Mediterraneo

L’ho visto di dietro un muro che si incurvava verso destra giù lungo il declivio. Avevo da poco imboccato una stradella che si separava dalla strada principale, una strada minuscola essa stessa in verità, lasciandomi sulla sinistra l’entrata del cimitero monumentale, l’unico dell’isola, adagiato nello spacco tra due colline e affacciato sul mare proprio verso Ovest.

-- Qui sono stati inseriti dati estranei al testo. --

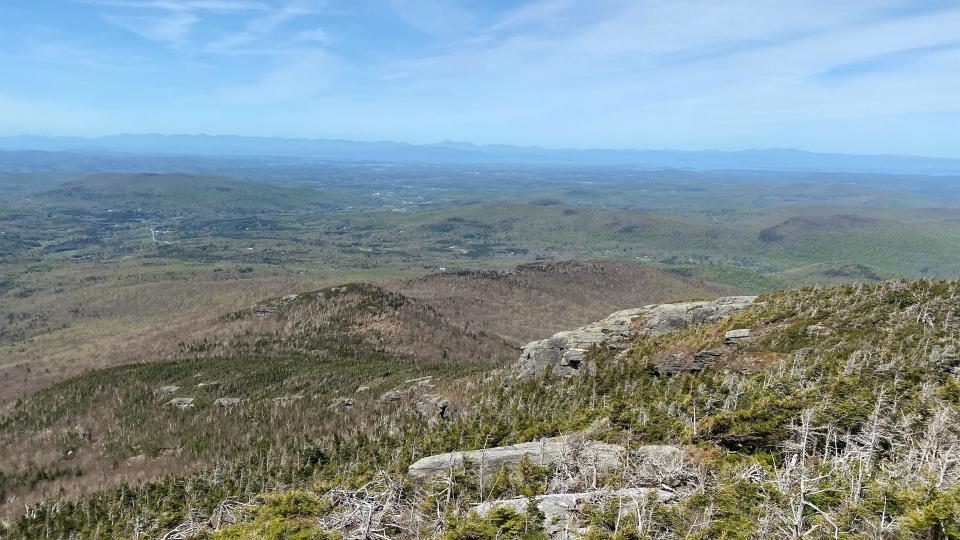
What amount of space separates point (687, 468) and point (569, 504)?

A Procida, similarmente a quanto accade nelle campagne costiere della Cornovaglia dove il mare può esserti vicino su più lati della tua visuale ma non lo vedi mai a causa delle barriere di cespugli che rinserrano la strada su entrambi i lati fungendo da recinti, o meglio muraglie verdi per le proprietà agricole, o come in Bretagna, dove per la morfologia della costa il mare (benchè onnipresente) non lo vedi da terra se non in rare occasioni o quando ti trovi fisicamente sulla linea costiera, similarmente a questi casi, dicevo, a Procida il mare lo si vede raramente. E dire che è un’isola dal profilo fra i più frastagliati, tutta anse residuo di antiche caldere e punte oblunghe. Ma le straducole sono barricate fra due file ininterrotte di muri, cancellate, facciate consumate dalla salsedine e portoni. E proprio per questo, mentre le si percorrono, il mare esce fuori a sprazzi, di sopra una cancellata, di fra mezzo due muri diroccati. Mai la visuale spazia libera.

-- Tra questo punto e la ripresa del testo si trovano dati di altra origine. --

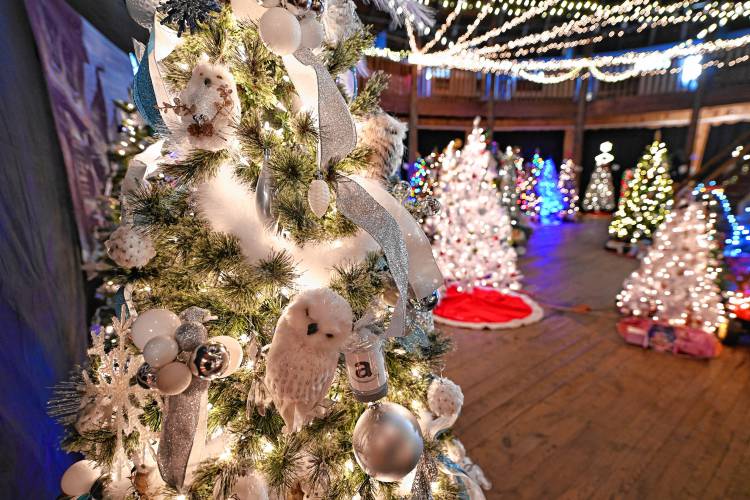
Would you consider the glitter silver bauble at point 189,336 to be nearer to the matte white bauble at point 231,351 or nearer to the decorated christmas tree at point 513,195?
the matte white bauble at point 231,351

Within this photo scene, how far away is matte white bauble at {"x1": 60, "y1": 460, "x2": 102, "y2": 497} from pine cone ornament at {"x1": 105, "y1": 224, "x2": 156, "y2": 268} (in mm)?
593

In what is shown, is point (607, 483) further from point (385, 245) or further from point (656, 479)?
point (385, 245)

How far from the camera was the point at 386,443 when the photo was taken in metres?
0.87

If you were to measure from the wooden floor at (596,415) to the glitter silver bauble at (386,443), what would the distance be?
1.36 meters

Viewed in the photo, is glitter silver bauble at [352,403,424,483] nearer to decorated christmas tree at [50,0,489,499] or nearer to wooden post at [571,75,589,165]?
decorated christmas tree at [50,0,489,499]

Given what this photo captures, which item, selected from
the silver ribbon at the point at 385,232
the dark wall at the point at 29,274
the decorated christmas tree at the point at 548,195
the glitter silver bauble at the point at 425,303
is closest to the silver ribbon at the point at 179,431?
the silver ribbon at the point at 385,232

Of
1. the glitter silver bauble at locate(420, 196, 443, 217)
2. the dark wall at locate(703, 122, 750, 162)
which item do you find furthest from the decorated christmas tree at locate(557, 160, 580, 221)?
the glitter silver bauble at locate(420, 196, 443, 217)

Mentre scendevo il lieve declivio di questa stradella, a qualche decina di metri davanti a me la fuga prospettica si chiudeva quindi fra elementi architettonici. Il muro del cimitero a causa della curvatura della strada andava sovrapponendosi alla muraglia di pietre pentagonali di taglio arcaico, quasi etrusco che sta a sostenere un terrapieno sull’altro lato della strada. A contribuire alla chiusura prospettica, una fitta vegetazione aerea chiudeva il cielo sopra alla strada sporgendosi, in maniera spontanea, disordinata, fittissima, di sopra il terrapieno.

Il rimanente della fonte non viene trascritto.